I think everyone will understand whatever you do. If you feel that you´re not ready to look after babies and won´t be able to re-home, I, for one would understand if you have her spayed and if your vet is completly Ok wtih this. I´m no expert but I´m sure other people will be able to inform you with more experience of this. Whatever you do, good luck.


----------



## Ilovemyrabbit (Feb 8, 2013)

I don't know much about the matter either, but good luck!


----------



## Moochyesh (Feb 10, 2013)

Quick update

Ruby is home from the breeder and we also took home a SUPER sweet blue dutch named Peabody =]
They are getting used to their new cages right now but I do have some photos to post soon!!!


----------



## Chrisdoc (Feb 10, 2013)

That is so exciting and an extra bunny. Can´t wait to see the photos.


----------



## Moochyesh (Feb 12, 2013)

Marci has been spayed and is recovering very very well!
Stanly is waiting until the 18th beacause we have decided to vist a different vet to preform his surgery.


----------



## Moochyesh (Feb 12, 2013)




----------



## Chrisdoc (Feb 13, 2013)

Oh, look at that cute lickle face....how can anyone resist lol.


----------



## Ilovemyrabbit (Mar 18, 2013)

OMG! He is soooooo cute!


----------



## Moochyesh (Mar 19, 2013)

Thankyou! 

Ruby has had the snuffles for a month now and is not walking very well.. She is on baytril and gets a check up on Friday =] She also has been going to the park and seams to have a blast there.

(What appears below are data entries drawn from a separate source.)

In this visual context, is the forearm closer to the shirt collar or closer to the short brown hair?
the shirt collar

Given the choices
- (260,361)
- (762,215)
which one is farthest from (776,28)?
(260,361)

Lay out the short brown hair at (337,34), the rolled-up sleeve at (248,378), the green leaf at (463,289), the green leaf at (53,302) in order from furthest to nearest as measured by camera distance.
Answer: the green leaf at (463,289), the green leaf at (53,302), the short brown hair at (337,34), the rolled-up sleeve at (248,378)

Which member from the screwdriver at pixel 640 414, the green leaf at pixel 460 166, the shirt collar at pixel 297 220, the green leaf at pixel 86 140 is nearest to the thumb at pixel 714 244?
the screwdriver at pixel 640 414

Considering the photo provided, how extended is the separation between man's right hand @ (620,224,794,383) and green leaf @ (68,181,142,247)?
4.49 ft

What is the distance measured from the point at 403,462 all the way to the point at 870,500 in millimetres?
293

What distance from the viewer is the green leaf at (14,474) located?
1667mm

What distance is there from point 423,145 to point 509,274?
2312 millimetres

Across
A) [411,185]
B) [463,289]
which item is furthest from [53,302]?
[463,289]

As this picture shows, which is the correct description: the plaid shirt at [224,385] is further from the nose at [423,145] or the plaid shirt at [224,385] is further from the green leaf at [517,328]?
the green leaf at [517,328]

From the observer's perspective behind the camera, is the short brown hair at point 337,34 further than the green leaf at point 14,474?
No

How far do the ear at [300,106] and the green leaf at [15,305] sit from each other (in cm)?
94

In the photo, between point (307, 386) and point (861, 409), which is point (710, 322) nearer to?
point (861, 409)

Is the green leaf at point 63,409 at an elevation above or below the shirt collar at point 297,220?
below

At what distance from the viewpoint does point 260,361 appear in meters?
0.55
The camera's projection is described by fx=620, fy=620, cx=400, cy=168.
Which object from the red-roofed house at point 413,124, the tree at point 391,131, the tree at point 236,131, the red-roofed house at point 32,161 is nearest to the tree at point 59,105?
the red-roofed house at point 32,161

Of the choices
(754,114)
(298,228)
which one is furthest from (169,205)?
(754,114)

Peabody has inspired me to start a rabbit agility club for NW florida and will be competing at the arba show in October. He also will be getting altered next month =]!

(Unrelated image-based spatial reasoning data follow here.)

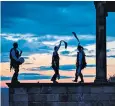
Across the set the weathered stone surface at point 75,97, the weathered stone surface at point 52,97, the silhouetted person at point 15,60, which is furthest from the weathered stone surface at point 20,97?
the weathered stone surface at point 75,97

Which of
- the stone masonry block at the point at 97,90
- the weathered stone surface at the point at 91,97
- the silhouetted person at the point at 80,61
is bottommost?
the weathered stone surface at the point at 91,97

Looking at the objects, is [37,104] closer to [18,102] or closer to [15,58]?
[18,102]

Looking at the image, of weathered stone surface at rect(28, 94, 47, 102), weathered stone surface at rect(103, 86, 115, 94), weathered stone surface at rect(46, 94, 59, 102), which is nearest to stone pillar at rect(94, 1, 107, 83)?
weathered stone surface at rect(103, 86, 115, 94)

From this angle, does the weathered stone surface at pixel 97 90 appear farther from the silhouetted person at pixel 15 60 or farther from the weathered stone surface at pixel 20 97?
the silhouetted person at pixel 15 60

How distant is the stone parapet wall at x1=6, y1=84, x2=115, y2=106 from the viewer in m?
24.0

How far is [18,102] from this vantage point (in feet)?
78.9

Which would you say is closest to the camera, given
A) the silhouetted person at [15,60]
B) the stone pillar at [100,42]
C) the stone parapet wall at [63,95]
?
the stone parapet wall at [63,95]

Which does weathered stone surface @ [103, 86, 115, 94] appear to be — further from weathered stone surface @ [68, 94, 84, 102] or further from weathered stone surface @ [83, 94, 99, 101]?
weathered stone surface @ [68, 94, 84, 102]

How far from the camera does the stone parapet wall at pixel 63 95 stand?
2397 centimetres

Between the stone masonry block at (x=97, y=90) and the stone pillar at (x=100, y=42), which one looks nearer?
the stone masonry block at (x=97, y=90)

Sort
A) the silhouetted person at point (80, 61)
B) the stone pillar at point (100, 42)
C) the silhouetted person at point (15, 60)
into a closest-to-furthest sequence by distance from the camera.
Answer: the silhouetted person at point (15, 60) → the silhouetted person at point (80, 61) → the stone pillar at point (100, 42)

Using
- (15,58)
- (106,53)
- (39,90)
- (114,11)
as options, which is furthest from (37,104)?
(114,11)

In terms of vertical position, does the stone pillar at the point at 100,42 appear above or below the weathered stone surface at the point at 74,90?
above

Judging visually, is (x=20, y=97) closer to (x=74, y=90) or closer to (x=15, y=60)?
(x=15, y=60)
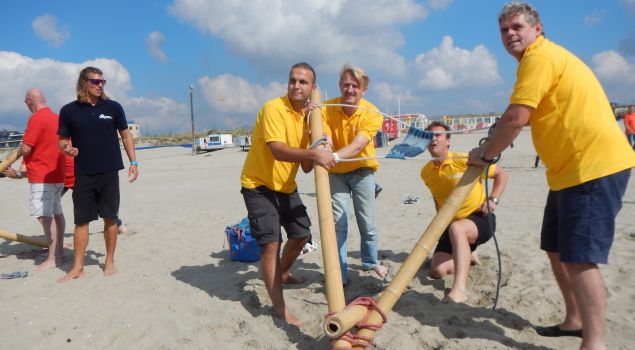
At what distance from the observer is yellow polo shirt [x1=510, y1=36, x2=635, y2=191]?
2.35m

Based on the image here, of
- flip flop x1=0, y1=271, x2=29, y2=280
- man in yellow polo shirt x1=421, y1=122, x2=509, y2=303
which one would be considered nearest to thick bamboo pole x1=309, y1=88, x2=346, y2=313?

Marci has been doing awesome after the spay, She has healed and is as sweet as can be! she is also practicing on her jumping and loves visiting the park.

Stan is getting altered on Tuesday and after healing will start jumping with his brothers and sisters, He has a favorite tree at the park and loves to play with marci..

We are getting our home ready for a baby velveteen lop that will be coming home with us in 6 weeks!

All the rabbits are watching as we build a enclosed outside rabbit running track and play centers that they can access from a small cat door. Our track will run about 100 feet out into the back yard with some large square areas off the side where they can play and do their binkys =]


----------



## Ilovemyrabbit (Mar 19, 2013)

Aww, sorry Ruby's not doing well. I hope the baytril clears those sniffles up. I hope she will be able to better soon.

That's cool you going to have Peabody compete I hope he wins! And good for you, to start a rabbit agility club that's great.

That's so great that Marci is doing well after her spay. I'm sure all your buns will do fine after their spays and neuters.

You're getting a baby velveteen lop? I bet you are soo exited to bring her home. Post pics once you get her.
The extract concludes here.